--- Begin TEXT PROVIDED ---
The various points in this message seem to be being missed everywhere...

  | On Thu, 3 Dec 2009, Ingolf Steinbach wrote:
  | 
  | > >> 2) Re-writing the source port number of the faulty UDP packets.

Yes, you probably could do that, but I have no idea how to make
PF (or ipf) do it (never needed that).

  | > > I am curious how any DNS client would use a response from it. It
  | > > should not be trusted.

I believe whoever it was who asked that question was asking how the
bogus replies are ever being successfully used by anyone - and I suspect
that the answer is, that they aren't - but that only AAAA responses are
being sent from the bogus port (for some weird reason - perhaps the router
has a small set of DNS types that it knows how to handle in its main
loop - I'd guess it might be doing NAT translation of DNS replies or
something odd like that - and for other types it doesn't know it punts the
query to some other internal process to handle, and that one sends the
reply from a bogus port.)

It would be interesting to do a query for some other "strange" RR type
(perhaps one of the DNSSEC type - it shouldn't matter if data will be
returned or not, as long as the name queried is valid so it isn't an
error response) and see if similar broken behaviour is observed.

  | > The DNS client would not be able to detect that the source port was
  | > "corrected", would it?
--- End TEXT PROVIDED ---
--- Begin DATA LISTING ---
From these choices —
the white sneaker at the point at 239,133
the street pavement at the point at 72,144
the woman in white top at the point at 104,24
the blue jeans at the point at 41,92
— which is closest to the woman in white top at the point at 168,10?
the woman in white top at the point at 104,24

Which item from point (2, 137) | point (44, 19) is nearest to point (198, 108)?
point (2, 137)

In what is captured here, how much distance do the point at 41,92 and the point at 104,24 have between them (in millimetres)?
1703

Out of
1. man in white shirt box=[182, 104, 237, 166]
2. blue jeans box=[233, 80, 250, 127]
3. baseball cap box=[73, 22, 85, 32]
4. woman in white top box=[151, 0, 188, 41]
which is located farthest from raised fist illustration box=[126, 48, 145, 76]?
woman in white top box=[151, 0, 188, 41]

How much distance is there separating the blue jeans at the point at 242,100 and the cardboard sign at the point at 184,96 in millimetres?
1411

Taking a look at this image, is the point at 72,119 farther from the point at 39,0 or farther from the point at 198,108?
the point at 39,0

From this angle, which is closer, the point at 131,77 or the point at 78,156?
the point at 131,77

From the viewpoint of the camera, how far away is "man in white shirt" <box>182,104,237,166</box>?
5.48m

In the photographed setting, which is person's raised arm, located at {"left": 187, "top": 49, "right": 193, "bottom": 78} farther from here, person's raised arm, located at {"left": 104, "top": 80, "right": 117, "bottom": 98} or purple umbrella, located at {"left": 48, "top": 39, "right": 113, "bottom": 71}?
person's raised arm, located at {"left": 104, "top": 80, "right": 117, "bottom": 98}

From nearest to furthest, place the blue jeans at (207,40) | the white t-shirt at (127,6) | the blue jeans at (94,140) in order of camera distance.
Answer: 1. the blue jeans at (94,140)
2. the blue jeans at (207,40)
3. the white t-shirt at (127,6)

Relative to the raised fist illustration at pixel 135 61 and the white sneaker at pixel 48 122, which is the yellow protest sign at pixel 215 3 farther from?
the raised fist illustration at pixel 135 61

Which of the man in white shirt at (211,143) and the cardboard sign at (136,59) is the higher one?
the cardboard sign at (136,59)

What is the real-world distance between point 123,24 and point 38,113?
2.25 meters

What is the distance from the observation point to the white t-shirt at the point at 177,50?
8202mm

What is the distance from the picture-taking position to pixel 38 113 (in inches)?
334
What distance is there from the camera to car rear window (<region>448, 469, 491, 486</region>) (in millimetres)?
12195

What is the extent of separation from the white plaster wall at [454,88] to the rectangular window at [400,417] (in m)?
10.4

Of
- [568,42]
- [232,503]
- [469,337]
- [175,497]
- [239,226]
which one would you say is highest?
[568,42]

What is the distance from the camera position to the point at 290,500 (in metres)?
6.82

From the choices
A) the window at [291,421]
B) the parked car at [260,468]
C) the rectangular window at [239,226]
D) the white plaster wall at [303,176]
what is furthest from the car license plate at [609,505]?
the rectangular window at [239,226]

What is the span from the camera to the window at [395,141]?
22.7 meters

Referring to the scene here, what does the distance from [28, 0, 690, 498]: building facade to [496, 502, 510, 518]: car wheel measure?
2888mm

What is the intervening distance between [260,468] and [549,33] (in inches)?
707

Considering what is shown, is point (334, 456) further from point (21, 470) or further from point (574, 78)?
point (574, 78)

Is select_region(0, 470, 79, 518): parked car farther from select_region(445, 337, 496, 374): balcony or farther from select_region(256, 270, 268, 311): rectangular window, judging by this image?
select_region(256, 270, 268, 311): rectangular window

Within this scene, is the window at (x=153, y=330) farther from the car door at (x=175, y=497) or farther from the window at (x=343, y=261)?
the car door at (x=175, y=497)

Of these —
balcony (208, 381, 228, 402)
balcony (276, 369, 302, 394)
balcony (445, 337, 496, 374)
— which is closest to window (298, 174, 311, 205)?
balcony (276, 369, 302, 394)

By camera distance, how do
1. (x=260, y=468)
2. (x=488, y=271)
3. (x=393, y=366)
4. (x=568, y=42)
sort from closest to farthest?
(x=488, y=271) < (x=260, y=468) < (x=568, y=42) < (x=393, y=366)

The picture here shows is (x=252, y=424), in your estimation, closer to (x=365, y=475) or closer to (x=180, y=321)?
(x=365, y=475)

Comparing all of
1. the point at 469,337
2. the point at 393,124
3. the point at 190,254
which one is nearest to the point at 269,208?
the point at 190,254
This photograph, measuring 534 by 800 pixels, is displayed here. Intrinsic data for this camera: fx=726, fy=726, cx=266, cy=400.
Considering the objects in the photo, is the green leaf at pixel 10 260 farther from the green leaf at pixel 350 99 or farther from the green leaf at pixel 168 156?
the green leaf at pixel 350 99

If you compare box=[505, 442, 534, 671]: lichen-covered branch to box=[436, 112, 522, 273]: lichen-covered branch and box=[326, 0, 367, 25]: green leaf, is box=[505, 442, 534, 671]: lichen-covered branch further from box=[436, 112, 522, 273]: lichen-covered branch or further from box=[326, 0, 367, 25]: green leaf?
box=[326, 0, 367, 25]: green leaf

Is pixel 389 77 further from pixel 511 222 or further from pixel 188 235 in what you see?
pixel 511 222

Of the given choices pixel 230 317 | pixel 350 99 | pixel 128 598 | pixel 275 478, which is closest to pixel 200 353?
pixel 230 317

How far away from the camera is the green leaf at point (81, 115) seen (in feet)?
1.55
--- End DATA LISTING ---
__EXERCISE OBJECTIVE__. Reproduce word for word the stretch of the DNS message from "Yes, you probably" through "not be trusted.".

__ANSWER TO THIS EXERCISE__.
Yes, you probably could do that, but I have no idea how to make
PF (or ipf) do it (never needed that).

  | > > I am curious how any DNS client would use a response from it. It
  | > > should not be trusted.